* _Порядок работы_:
a) Кого в отрывке о критике религии и борьбе с террором называют самопровозглашенным защитником Европы?
b) Напишите продолжение отрывка о критике религии и борьбе с террором: следующий абзац после его последнего предложения.

* _Цитируемый отрывок_:
● ● ● ● ● ● ●
Сто лет назад Гилберт Кейт Честертон четко описал фундаментальный тупик критики религии: «Люди, начинающие борьбу против церкви во имя свободы и гуманности, губят свободу и гуманность, лишь бы биться с Церковью. /…/ Секуляристы не уничтожили божественных ценностей, но (если это может их утешить) поколебали ценности земные».


Но не относится ли это и к самим сторонникам религии? Сколько фанатически настроенных защитников религии начинали с яростных нападок на современную светскую культуру, а заканчивали бегством от полноценного религиозного опыта? Точно также многие борцы за либерализм настолько горят желанием бороться с антидемократическим фундаментализмом, что сами заканчивают бегством от свободы и демократии, лишь бы только победить террор. Если «террористы» готовы разрушить этот мир ради любви к другому миру, наши воины с террором готовы разрушить свой собственный демократический мир из-за ненависти к мусульманскому миру. Некоторые из них настолько любят человеческое достоинство, что готовы легализовать пытки – безусловный признак падения человеческого достоинства – чтобы защитить его… Разве не эта же логика действует в отношении недавно возникших защитников Европы от иммигрантской угрозы? В своем рвении защищать иудейско-христианские традиции новые фанатики готовы отказаться от истинного христианского наследия. Истинную угрозу европейскому наследию представляют такие люди, как Брейвик, самопровозглашенный защитник Европы, который убивал «из любви» к Европе. С такими друзьями Европе не нужны никакие враги. Если бы Брейвик был действительно серьезен в проявлении своей любви к Европе, тогда ему нужно было бы последовать совету своего отца и убить самого себя.
● ● ● ● ● ● ●
* _Исходные данные_:
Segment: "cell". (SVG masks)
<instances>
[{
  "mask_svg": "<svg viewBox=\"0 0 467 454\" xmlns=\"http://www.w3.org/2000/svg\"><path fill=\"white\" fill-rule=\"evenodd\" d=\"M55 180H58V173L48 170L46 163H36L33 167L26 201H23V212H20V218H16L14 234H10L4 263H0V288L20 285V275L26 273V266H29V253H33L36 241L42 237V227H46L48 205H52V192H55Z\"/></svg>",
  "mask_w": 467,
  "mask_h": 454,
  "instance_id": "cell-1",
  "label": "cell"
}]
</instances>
● ● ● ● ● ● ●
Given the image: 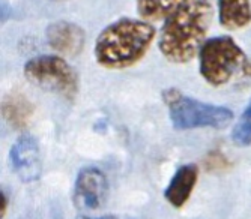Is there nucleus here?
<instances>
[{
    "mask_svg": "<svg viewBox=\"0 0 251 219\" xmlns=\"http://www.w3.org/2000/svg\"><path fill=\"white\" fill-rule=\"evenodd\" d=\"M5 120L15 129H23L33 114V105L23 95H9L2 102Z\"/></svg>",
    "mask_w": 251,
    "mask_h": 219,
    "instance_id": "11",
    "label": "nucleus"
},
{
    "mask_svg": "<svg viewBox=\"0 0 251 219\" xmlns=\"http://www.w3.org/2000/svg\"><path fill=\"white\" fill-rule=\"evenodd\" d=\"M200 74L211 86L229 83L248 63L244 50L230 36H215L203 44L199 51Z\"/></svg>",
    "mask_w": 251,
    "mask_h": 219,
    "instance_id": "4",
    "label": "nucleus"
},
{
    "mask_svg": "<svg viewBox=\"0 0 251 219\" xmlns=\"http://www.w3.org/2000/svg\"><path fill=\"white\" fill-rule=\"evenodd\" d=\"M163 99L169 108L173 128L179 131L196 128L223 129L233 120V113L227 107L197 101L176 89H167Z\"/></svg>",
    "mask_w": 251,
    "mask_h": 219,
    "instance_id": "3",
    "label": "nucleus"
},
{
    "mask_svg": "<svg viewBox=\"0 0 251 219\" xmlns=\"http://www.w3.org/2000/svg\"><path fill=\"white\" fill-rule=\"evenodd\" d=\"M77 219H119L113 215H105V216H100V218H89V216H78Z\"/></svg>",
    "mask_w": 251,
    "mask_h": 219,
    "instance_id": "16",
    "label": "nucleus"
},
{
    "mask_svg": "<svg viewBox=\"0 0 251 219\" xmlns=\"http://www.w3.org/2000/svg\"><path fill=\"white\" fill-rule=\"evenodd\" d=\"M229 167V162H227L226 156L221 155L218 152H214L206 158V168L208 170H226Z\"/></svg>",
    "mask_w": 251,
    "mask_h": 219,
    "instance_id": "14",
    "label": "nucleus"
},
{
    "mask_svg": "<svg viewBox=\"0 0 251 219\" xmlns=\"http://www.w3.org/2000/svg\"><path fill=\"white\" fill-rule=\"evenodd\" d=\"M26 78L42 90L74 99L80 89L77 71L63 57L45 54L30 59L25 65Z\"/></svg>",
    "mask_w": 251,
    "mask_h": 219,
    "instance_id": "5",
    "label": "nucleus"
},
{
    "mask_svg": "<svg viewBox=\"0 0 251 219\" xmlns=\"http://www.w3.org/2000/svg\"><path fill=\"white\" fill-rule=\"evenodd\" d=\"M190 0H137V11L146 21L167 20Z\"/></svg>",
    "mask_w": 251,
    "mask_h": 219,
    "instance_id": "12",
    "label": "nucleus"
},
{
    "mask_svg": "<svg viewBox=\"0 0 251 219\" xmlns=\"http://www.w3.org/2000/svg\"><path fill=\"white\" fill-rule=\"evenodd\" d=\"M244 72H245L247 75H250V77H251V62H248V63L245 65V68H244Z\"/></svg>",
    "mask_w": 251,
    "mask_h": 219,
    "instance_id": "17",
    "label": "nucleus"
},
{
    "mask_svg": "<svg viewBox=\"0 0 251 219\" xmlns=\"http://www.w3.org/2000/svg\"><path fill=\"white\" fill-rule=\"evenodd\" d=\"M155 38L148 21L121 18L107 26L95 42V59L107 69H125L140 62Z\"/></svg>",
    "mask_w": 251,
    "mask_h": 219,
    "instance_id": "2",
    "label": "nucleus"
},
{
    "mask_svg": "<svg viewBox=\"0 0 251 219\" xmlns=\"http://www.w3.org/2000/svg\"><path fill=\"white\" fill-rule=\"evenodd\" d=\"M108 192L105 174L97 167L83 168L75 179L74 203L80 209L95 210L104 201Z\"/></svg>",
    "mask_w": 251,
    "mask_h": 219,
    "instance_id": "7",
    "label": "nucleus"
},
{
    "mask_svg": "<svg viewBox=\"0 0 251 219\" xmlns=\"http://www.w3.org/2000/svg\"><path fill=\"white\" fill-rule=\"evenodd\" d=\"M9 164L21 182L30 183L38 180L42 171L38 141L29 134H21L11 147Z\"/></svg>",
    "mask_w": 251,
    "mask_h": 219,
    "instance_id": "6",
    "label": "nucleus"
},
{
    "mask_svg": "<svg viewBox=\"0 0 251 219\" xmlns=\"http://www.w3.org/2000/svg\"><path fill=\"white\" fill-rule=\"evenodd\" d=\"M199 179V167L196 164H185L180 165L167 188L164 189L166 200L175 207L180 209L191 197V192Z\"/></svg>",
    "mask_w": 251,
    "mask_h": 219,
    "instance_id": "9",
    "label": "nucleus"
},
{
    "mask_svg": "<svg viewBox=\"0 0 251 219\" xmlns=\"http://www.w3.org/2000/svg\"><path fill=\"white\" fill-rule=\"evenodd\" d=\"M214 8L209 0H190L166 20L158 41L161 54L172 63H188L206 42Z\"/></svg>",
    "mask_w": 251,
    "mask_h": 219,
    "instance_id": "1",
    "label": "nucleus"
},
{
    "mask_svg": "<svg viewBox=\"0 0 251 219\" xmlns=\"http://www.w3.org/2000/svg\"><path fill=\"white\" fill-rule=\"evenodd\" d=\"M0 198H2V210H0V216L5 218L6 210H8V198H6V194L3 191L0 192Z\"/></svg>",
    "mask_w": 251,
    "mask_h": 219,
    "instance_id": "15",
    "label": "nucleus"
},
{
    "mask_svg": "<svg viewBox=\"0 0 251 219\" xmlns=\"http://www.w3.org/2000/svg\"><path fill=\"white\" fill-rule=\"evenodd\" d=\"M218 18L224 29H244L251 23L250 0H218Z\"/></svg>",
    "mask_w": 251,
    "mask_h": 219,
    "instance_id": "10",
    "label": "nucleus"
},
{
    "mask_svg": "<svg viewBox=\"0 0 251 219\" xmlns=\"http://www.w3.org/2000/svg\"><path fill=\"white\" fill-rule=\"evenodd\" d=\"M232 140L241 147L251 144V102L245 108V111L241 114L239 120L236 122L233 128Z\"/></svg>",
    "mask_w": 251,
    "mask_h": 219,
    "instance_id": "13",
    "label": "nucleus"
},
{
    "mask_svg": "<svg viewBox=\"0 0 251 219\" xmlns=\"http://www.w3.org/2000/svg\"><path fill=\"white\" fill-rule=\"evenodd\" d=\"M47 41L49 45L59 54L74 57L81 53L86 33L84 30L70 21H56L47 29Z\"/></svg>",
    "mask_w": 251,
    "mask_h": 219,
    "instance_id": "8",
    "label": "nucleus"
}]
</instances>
● ● ● ● ● ● ●
* _Ответы к заданиям_:
a) Брейвика.

b)
Рост недовольства наплывом мигрантов следует рассматривать в контексте затянувшегося переустройства политического пространства Западной и Восточной Европы. До сих пор в политическом пространстве европейских стран преобладали две основные партии, которые обращались ко всему электорату – правоцентристские партии (христианские демократы, либерал-консерваторы, народные партии) и левоцентристские партии (социалисты, социал-демократы); более мелкие партии обращались к более узкой прослойке электората (экологи, коммунисты и пр.). Последние результаты выборов на Западе и на Востоке сигнализируют о постепенном складывании другой полярности. Существует одна господствующая центристская партия, которая выступает за глобальный капитализм как таковой, обычно она проводит либеральную культурную повестку (толерантность к идее абортов, правам гомосексуалистов, правам религиозных и национальных меньшинств и т.д.). Противовесом этой партии является набирающая силу популистская партия, настроенная против иммигрантов, которой периферийно сочувствуют откровенно расистские неофашистские группы. Этот пример удачно иллюстрирует Польша: после исчезновения коммунистов основными партиями стали «анти-идеологическая» центристская либеральная партия премьер-министра Дональда Туска и консервативная Христианская партия братьев Качиньских. Аналогичные тенденции наблюдаются в Нидерландах, Норвегии, Швеции, Венгрии… В третий и последний раз я задаю один и тот же вопрос: как мы докатились до этого?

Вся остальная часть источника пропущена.